Doctor of Philosophy (PhD)

Department

College of Arts, Humanities and Social Sciences – Department of Family Therapy

Advisor

Christine A. Beliard

Committee Member

Christopher Burnett

Committee Member

Anne H. Rambo

Abstract

Intimate Partner Violence (IPV) is a huge epidemic in Haiti. It is estimated that 273,200 women suffer from instances of IPV yearly in Haiti. This is in line with the finding that 9.4% of the population of 14-49 year old Haitian women are affected by IPV (Gage, Honoré, & Deleon, 2016; Hindin, Kishor, & Ansara, 2008). It is critical to incorporate the voices of courageous women who have lived through partner violence into our understanding of this phenomenon. This qualitative study aimed to hear the VWA (Voice in Creole) of women in Haiti based on their lived experiences of IPV as well as to give rich description of the meanings they ascribed to those experiences. This researcher conducted semi-structured interviews with seven women in Haiti who survived IPV.
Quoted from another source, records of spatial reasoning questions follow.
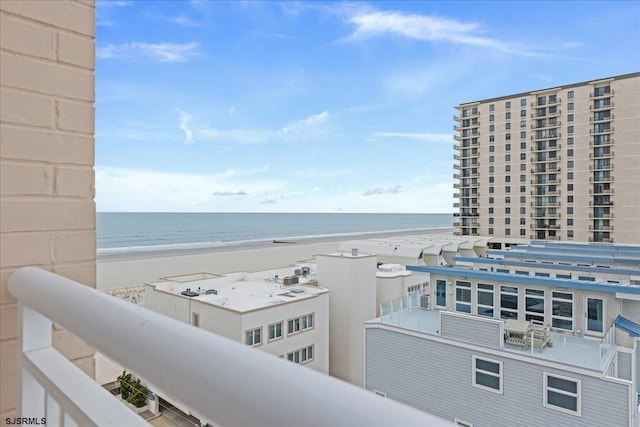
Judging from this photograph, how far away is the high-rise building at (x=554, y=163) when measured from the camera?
2377 cm

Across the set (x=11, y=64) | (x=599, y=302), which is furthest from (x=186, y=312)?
(x=11, y=64)

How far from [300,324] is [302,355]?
78 centimetres

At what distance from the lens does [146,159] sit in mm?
25438

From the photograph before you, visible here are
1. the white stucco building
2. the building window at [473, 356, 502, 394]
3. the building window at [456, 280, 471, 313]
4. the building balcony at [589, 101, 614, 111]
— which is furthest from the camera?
the building balcony at [589, 101, 614, 111]

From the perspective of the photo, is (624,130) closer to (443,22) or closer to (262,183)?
(443,22)

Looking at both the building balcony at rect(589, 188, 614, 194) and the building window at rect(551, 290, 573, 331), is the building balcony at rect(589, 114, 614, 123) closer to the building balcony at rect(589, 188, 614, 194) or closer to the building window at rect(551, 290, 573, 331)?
the building balcony at rect(589, 188, 614, 194)

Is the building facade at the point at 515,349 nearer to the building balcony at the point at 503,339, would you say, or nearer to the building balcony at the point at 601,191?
the building balcony at the point at 503,339

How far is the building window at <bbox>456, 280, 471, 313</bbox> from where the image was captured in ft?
21.2

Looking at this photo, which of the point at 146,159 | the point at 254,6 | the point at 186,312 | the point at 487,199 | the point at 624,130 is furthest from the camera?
the point at 487,199

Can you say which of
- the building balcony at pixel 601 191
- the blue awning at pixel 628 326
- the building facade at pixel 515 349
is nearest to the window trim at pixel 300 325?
the building facade at pixel 515 349

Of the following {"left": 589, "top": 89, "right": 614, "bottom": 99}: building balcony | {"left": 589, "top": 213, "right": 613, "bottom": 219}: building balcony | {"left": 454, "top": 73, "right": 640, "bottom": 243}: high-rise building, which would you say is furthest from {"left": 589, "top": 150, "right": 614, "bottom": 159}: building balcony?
{"left": 589, "top": 213, "right": 613, "bottom": 219}: building balcony

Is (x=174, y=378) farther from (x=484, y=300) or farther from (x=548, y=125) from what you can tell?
(x=548, y=125)

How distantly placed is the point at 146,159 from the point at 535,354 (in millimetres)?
25731

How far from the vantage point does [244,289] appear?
31.6 feet
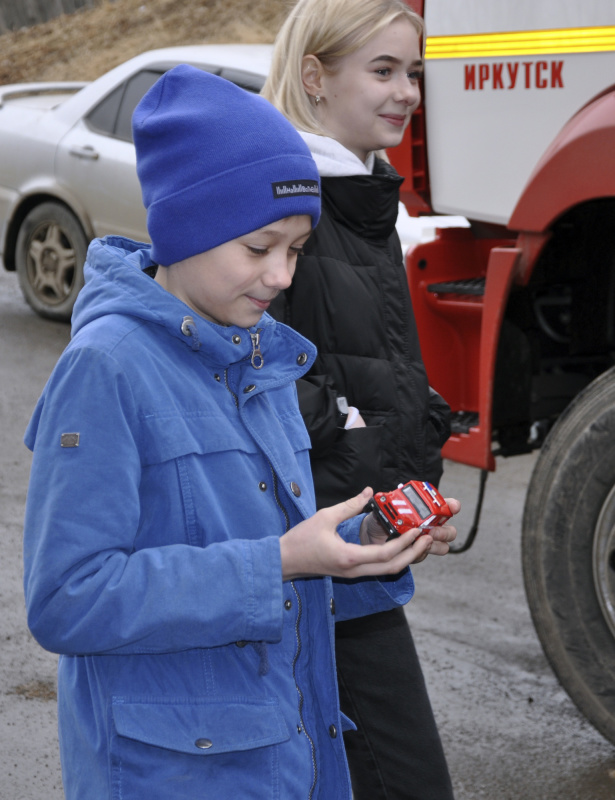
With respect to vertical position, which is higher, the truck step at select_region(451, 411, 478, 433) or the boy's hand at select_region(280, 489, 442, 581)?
the boy's hand at select_region(280, 489, 442, 581)

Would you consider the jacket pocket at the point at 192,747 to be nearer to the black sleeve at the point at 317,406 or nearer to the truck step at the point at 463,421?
the black sleeve at the point at 317,406

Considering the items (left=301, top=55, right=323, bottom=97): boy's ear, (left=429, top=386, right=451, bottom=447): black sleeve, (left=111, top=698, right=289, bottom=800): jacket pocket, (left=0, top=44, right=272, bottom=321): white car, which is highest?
(left=301, top=55, right=323, bottom=97): boy's ear

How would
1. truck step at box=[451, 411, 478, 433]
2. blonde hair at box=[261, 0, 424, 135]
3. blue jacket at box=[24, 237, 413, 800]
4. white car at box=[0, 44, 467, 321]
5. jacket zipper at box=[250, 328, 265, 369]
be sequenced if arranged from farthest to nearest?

Interpretative Phenomenological Analysis (IPA) was used to analyze the data gathered from the seven participants. From this data, five major superordinate themes emerged: Identity of self, Courage, Lack of protection, Vulnerable self, and Resilient self. The emergent subordinate themes were as follows: Meaning of IPV, Survival, Society’s framing of women, and The desire to live. Using IPA through a Narrative Therapy lens elicited a rich descriptive understanding of the participants’ experiences, as well as the meanings they attached to their experiences. The findings of this study contributed greatly to the existing literature of IPV, particularity to the limited research available for women residing in Haiti.